**Supplied passage:**
────────────────────────────────────────

# # 04: Subsampling and Preparation for Modeling
#
# This notebook prepares synthetic datasets (manual, copula, CTGAN) for modeling by:
# - Subsampling each to match the exact number of defaults and non-defaults in the Home Credit dataset (~8% default rate).
# - Aligning variable columns across all datasets.
# - Exporting ready-to-model merged (Home Credit + synthetic footprint variables) and separate datasets.
#
# **Key Notes:**
# - The Home Credit dataset has a default rate of ~8%, higher than Berg et al. (~0.9%).
# - Subsampling ensures exact matches for default/non-default counts for fair modeling comparisons.
# - Random seeds are set for reproducibility.
# - All datasets are validated for shape, column consistency, and default rates after each major step.
# - File paths are kept as provided, assuming they are correct in your environment.
# - Error handling and validation checks ensure robustness.


# %% [markdown]
# ## Load and Standardize Datasets
#
# Load the Home Credit and synthetic datasets, standardize the target column to 'TARGET', and validate dataset shapes and target column presence. Add error handling for file loading.

In [29]:
import pandas as pd
import numpy as np
import os
from sklearn.utils import resample

# Set random seed for reproducibility
np.random.seed(42)

# Define file paths (unchanged as per instruction)
file_paths = {
    "homecredit": "/home/frederickerleigh/Dokumente/Fintech Seminar/NewCode/FintechSeminar-Synthetic-Dataset/fintech-credit-scoring-seminar/data/processed/home_credit_sample.csv",
    "manual": "/home/frederickerleigh/Dokumente/Fintech Seminar/NewCode/FintechSeminar-Synthetic-Dataset/fintech-credit-scoring-seminar/data/processed/synthetic_digital_footprint_with_target.csv",
    "copula": "/home/frederickerleigh/Dokumente/Fintech Seminar/NewCode/FintechSeminar-Synthetic-Dataset/fintech-credit-scoring-seminar/data/processed/synthetic_digital_footprint_copula.csv",
    "ctgan": "/home/frederickerleigh/Dokumente/Fintech Seminar/NewCode/FintechSeminar-Synthetic-Dataset/fintech-credit-scoring-seminar/data/processed{synthetic_digital_footprint_ctgan.csv"

────────────────────────────────────────

**Brief 1:** Pull out the entries unchanged, starting with the line that contains "From the photographer's" and going on through the last line of the entries.
The subsampling notebook has no connection to the entries that follow it.

────────────────────────────────────────

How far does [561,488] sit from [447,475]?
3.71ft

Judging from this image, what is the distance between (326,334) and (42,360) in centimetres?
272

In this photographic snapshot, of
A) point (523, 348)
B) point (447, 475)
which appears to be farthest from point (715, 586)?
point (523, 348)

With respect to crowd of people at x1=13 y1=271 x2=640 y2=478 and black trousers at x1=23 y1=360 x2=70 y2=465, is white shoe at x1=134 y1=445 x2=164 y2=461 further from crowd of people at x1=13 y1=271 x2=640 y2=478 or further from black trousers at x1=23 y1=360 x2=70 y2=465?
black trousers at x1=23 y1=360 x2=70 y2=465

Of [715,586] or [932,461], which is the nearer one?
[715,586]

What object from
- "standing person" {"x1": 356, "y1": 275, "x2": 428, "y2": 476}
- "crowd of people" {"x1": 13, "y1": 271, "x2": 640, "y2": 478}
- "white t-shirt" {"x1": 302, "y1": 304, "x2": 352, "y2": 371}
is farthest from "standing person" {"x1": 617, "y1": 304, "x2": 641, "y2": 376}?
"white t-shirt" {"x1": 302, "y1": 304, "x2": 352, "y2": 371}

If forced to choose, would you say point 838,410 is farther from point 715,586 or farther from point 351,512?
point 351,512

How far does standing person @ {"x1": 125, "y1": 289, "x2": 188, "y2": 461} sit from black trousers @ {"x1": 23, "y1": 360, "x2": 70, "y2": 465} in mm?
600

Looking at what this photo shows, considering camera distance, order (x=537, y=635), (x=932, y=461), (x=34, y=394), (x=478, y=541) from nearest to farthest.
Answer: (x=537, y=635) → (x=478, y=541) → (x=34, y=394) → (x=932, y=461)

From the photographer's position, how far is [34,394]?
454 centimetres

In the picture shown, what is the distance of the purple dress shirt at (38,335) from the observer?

────────────────────────────────────────

**Brief 2:** According to the key notes in the subsampling notebook, what is the default rate of the Home Credit dataset, and how does it compare with that of Berg et al.?

**Task output 1:**
From the photographer's position, how far is [34,394]?
454 centimetres

In the picture shown, what is the distance of the purple dress shirt at (38,335) from the observer?

**Task output 2:** The Home Credit dataset has a default rate of about 8%, which is higher than the roughly 0.9% of Berg et al.